| What you are asked to do |
Everything from the line containing "class: Mammalia" through the end of the entries below must be set down exactly, and nothing else.

| Extracted material |
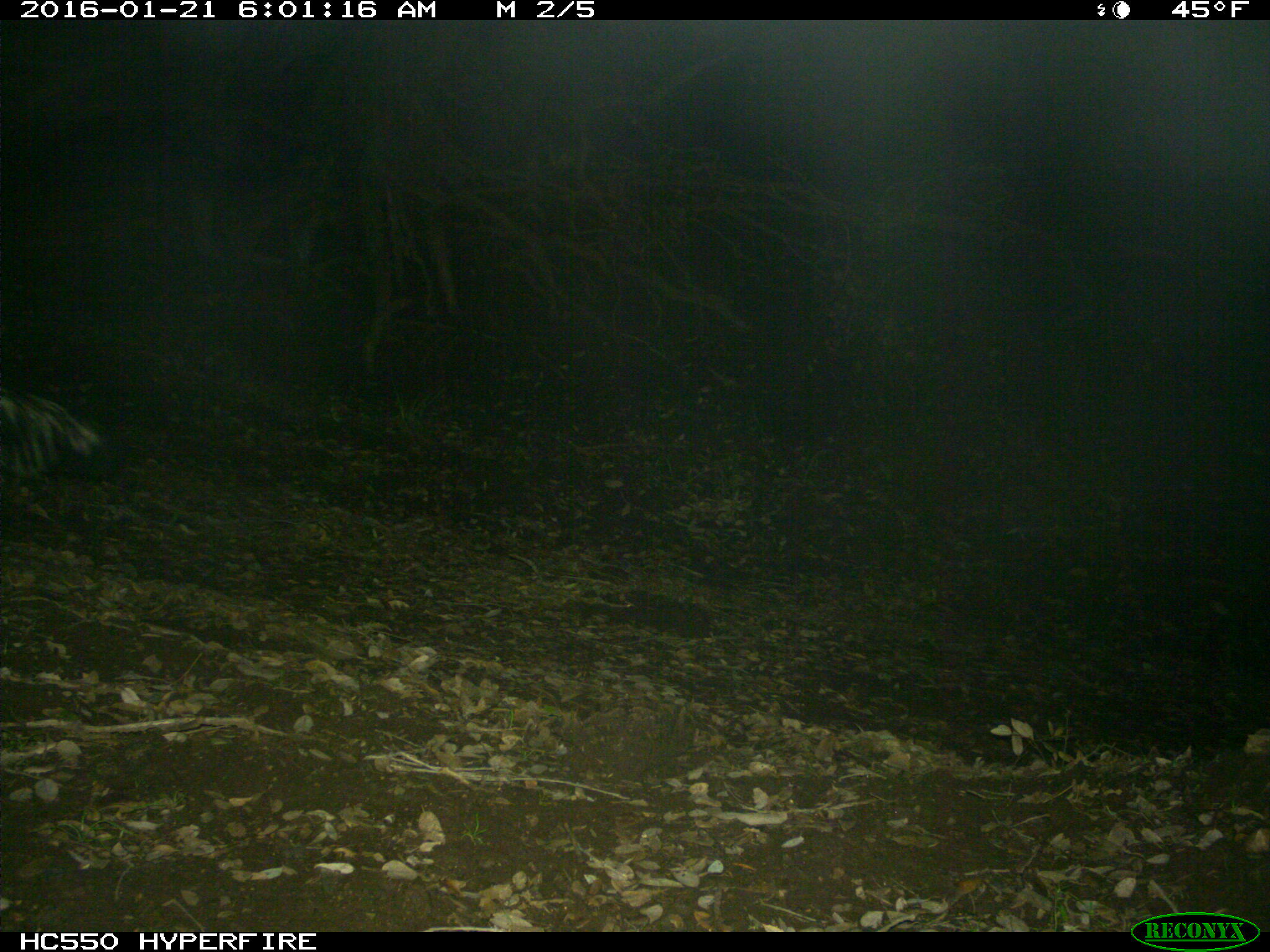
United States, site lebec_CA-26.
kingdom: Animalia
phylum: Chordata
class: Mammalia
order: Carnivora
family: Mephitidae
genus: Mephitis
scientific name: Mephitis mephitis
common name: striped skunk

| Expected output |
class: Mammalia
order: Carnivora
family: Mephitidae
genus: Mephitis
scientific name: Mephitis mephitis
common name: striped skunk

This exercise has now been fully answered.